Entries on spatial positioning
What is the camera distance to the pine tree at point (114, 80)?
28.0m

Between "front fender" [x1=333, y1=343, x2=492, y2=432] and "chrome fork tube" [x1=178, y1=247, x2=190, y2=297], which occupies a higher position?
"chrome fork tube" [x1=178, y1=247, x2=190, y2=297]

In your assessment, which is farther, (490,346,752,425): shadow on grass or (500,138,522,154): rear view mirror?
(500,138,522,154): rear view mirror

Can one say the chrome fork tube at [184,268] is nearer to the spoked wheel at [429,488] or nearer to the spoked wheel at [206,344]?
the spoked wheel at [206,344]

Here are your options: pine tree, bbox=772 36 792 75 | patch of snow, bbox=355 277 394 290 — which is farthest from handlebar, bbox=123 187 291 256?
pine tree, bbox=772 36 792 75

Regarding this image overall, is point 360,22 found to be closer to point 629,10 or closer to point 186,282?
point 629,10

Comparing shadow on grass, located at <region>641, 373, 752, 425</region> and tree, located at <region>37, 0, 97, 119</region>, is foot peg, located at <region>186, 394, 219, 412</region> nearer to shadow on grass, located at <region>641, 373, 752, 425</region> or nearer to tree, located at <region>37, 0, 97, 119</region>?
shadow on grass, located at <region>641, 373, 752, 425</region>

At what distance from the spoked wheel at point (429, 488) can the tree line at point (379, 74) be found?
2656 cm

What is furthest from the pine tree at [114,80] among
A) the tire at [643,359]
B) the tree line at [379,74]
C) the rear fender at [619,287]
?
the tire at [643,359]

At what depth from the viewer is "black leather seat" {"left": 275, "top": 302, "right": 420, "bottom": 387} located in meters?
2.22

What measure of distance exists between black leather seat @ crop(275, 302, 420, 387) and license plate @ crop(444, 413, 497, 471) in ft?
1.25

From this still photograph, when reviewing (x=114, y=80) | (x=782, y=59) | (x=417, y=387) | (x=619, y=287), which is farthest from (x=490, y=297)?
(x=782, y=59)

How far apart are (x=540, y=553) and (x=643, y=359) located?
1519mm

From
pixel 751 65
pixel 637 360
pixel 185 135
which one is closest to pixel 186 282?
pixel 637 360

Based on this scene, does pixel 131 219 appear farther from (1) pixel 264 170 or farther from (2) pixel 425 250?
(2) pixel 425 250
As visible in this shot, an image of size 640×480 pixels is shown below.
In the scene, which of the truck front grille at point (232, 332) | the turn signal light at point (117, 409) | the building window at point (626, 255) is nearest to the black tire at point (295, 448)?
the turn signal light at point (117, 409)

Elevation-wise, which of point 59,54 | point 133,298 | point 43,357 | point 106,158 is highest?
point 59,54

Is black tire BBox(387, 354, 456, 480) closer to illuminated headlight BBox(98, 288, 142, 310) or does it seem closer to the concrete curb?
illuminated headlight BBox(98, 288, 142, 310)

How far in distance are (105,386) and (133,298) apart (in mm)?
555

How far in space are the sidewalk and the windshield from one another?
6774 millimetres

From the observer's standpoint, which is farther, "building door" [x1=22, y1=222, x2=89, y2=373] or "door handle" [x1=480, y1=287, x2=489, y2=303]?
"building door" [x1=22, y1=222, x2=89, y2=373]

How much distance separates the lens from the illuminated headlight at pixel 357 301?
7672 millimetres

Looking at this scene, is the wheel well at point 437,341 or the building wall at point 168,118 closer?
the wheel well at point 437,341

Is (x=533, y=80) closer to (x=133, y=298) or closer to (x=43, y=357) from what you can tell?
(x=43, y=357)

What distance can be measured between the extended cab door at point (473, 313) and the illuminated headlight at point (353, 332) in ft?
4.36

Brief> Copy down the material exactly as written.

Solution to the exercise>
What is the camera distance to the pine tree at point (114, 80)?
28.0m

Between "front fender" [x1=333, y1=343, x2=492, y2=432] and "chrome fork tube" [x1=178, y1=247, x2=190, y2=297], which occupies a higher position?
"chrome fork tube" [x1=178, y1=247, x2=190, y2=297]

In your assessment, which is farther, (490,346,752,425): shadow on grass or (500,138,522,154): rear view mirror?
(500,138,522,154): rear view mirror

Can one say the chrome fork tube at [184,268] is nearer to the spoked wheel at [429,488] or nearer to the spoked wheel at [206,344]?
the spoked wheel at [206,344]

Here are your options: pine tree, bbox=772 36 792 75 | patch of snow, bbox=355 277 394 290 — which is farthest from handlebar, bbox=123 187 291 256?
pine tree, bbox=772 36 792 75

Regarding this image overall, is point 360,22 found to be closer to point 629,10 or closer to point 186,282?
point 629,10

Comparing shadow on grass, located at <region>641, 373, 752, 425</region> and tree, located at <region>37, 0, 97, 119</region>, is foot peg, located at <region>186, 394, 219, 412</region> nearer to shadow on grass, located at <region>641, 373, 752, 425</region> or nearer to tree, located at <region>37, 0, 97, 119</region>?
shadow on grass, located at <region>641, 373, 752, 425</region>

At what distance from the spoked wheel at point (429, 488) can the tree line at point (379, 74) be found?
2656 cm

What is furthest from the pine tree at [114,80] among
A) the tire at [643,359]
B) the tree line at [379,74]
C) the rear fender at [619,287]
?
the tire at [643,359]

At what depth from the viewer is "black leather seat" {"left": 275, "top": 302, "right": 420, "bottom": 387} located in meters?
2.22

What measure of distance exists between black leather seat @ crop(275, 302, 420, 387) and license plate @ crop(444, 413, 497, 471) in ft?
1.25

From this still photograph, when reviewing (x=114, y=80) | (x=782, y=59) | (x=417, y=387) | (x=619, y=287), which is farthest from (x=490, y=297)?
(x=782, y=59)

How far apart are (x=540, y=553) and (x=643, y=359) located?
1519mm

From
pixel 751 65
pixel 637 360
pixel 185 135
which one is closest to pixel 186 282?
pixel 637 360

Based on this scene, does pixel 131 219 appear farther from (1) pixel 264 170 or farther from (2) pixel 425 250?
(2) pixel 425 250
As visible in this shot, an image of size 640×480 pixels is shown below.
In the scene, which of the truck front grille at point (232, 332) | the turn signal light at point (117, 409) | the building window at point (626, 255) is nearest to the black tire at point (295, 448)?
the turn signal light at point (117, 409)

Elevation-wise, which of point 59,54 | point 133,298 | point 43,357 | point 106,158 is highest?
point 59,54

Is black tire BBox(387, 354, 456, 480) closer to illuminated headlight BBox(98, 288, 142, 310) or does it seem closer to the concrete curb?
illuminated headlight BBox(98, 288, 142, 310)

How far in distance are (105,386) and (133,298) apart (in mm)?
555

How far in space are the sidewalk and the windshield from one another?
6774 millimetres

From the observer's standpoint, which is farther, "building door" [x1=22, y1=222, x2=89, y2=373] or "door handle" [x1=480, y1=287, x2=489, y2=303]?
"building door" [x1=22, y1=222, x2=89, y2=373]

How much distance separates the lens from the illuminated headlight at pixel 357 301?
7672 millimetres

Looking at this scene, is the wheel well at point 437,341 or the building wall at point 168,118 closer?
the wheel well at point 437,341

Is (x=533, y=80) closer to (x=133, y=298) or closer to (x=43, y=357) from what you can tell?
(x=43, y=357)

What distance can be measured between the extended cab door at point (473, 313) and the illuminated headlight at point (353, 332) in ft?
4.36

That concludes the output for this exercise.